(Spatial relation data)
--- Start ---
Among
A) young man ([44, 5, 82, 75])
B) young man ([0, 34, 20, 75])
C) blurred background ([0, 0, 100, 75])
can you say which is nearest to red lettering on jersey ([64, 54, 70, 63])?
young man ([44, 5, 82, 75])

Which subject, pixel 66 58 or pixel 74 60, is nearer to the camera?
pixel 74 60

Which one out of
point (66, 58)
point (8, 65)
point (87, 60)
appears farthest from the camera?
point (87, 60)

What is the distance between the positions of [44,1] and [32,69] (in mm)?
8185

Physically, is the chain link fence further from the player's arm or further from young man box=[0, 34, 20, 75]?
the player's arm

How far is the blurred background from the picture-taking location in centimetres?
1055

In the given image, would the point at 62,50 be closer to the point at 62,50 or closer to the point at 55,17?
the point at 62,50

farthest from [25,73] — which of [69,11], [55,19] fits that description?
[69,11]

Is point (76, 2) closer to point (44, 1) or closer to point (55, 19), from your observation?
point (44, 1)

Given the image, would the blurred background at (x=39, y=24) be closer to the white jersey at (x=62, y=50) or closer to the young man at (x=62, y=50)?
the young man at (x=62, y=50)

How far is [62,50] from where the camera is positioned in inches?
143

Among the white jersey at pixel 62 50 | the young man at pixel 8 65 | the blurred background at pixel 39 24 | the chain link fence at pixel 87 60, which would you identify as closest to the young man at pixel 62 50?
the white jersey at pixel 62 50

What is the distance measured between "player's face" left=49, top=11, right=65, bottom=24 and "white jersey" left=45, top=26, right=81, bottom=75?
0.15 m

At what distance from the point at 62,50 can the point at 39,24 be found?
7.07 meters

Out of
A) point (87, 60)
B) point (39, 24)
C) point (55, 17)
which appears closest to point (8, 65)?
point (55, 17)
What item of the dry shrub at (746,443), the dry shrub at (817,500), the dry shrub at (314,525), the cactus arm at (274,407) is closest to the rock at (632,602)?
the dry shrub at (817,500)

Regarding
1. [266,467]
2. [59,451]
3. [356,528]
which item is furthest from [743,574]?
--- End ---
Reproduce the lines starting at the one containing "Given the image, would" and ending at the last line of the records, keeping every character unchanged.

Given the image, would the blurred background at (x=39, y=24) be closer to the white jersey at (x=62, y=50) or closer to the young man at (x=62, y=50)?
the young man at (x=62, y=50)

How far is [62,50] from where the camera is positioned in inches?
143

Among the white jersey at pixel 62 50 | the young man at pixel 8 65 | the blurred background at pixel 39 24 | the chain link fence at pixel 87 60, which would you identify as closest to the young man at pixel 62 50?
the white jersey at pixel 62 50

What is the distance measured between "player's face" left=49, top=11, right=65, bottom=24 and "white jersey" left=45, top=26, right=81, bottom=75?
0.15 m

At what distance from the point at 62,50 can the point at 39,24 be found?
7.07 meters

Out of
A) point (87, 60)
B) point (39, 24)
C) point (55, 17)
which appears closest to point (8, 65)?
point (55, 17)
What item of the dry shrub at (746,443), the dry shrub at (817,500), the dry shrub at (314,525), the cactus arm at (274,407) is closest to the rock at (632,602)?
the dry shrub at (817,500)

Regarding
1. [266,467]
2. [59,451]
3. [356,528]
which item is furthest from [743,574]?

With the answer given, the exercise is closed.